An unpinned server is a supply-chain hole: whoever controls the upstream can change the tools the agent can call, after the org reviewed it. Pin the server to an immutable version so the reviewed definition is the one that runs.

How to fix it

Pin the server reference to an exact, immutable version. Re-review on every deliberate bump rather than letting it float.

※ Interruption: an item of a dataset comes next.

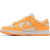 Кроссовки Nike Dunk Low Peach Cream (W) (DD1503-801), Размер: 41, фото 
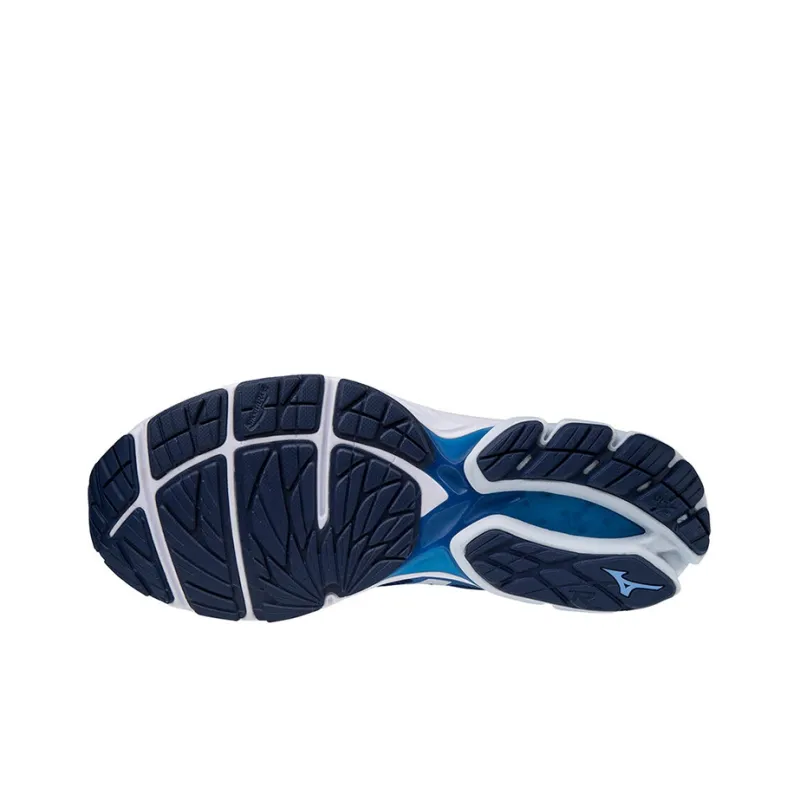 Mizuno Wave Kizuna Running Shoes Men Low-Top Blue/White-4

SF-MCP-002: overbroad tool permission or filesystem scope

What triggers it

A tool definition that grants more reach than its purpose needs: a filesystem root broader than the task requires, a network scope with no host restriction, or a tool that exposes a destructive action without a guard.

Why it matters

An agent that can be prompted into calling a tool inherits that tool's reach. An overbroad filesystem root or an unrestricted network scope turns a prompt injection into real-world access. Scope each tool to the minimum it needs.

How to fix it

Narrow each tool's filesystem root, host allowlist, and action set to the minimum the tool's job requires. Treat the tool's granted scope as the blast radius of a successful prompt injection.

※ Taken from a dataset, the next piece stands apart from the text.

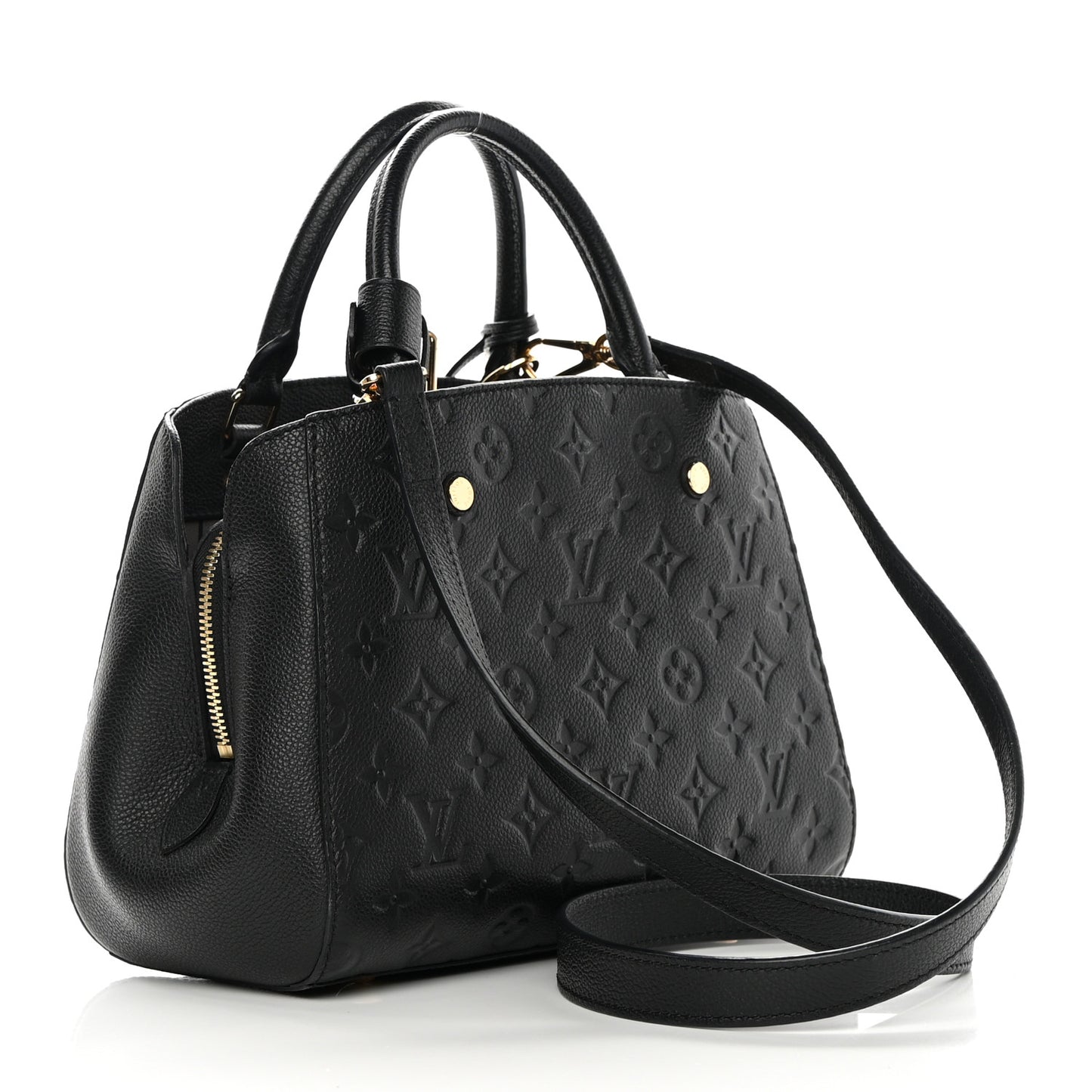 Empreinte Montaigne BB Black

SF-MCP-003: inline secret or cleartext endpoint in an MCP definition

What triggers it

An MCP server or tool definition that carries a secret inline (an API key or token embedded in the definition) or points at a cleartext (http://) endpoint.

Why it matters

A secret in a definition is a secret in source: it leaks wherever the definition travels, and it cannot be rotated without a redeploy. A cleartext endpoint exposes the tool's traffic, including whatever the agent sends it, on the wire.

How to fix it

Move the secret out of the definition into a managed credential store and reference it indirectly. Use an https:// endpoint with a valid certificate chain. See CWE-798 for the hardcoded-credential class.

Tuning

  • SF-LLM-SANITIZE-001 is a taint finding: it emits only when the engine connects a recognized model-output source to a recognized sink with no sanitizer on the path. A custom sanitizer the rule does not recognize will produce a finding the calibration may then route into the SF-AI-TRIAGE-001 likely-false-positive cluster. Document a genuine audited exception inline with a dated suppression so it expires.
  • The SF-AI-TRIAGE findings are advisory re-rankings and do not gate the exit code on their own. The underlying base findings keep their own severity and gating.
  • SF-MCP-000 is informational inventory and does not count toward the exit-code gate. SF-MCP-001 through 003 are gating findings.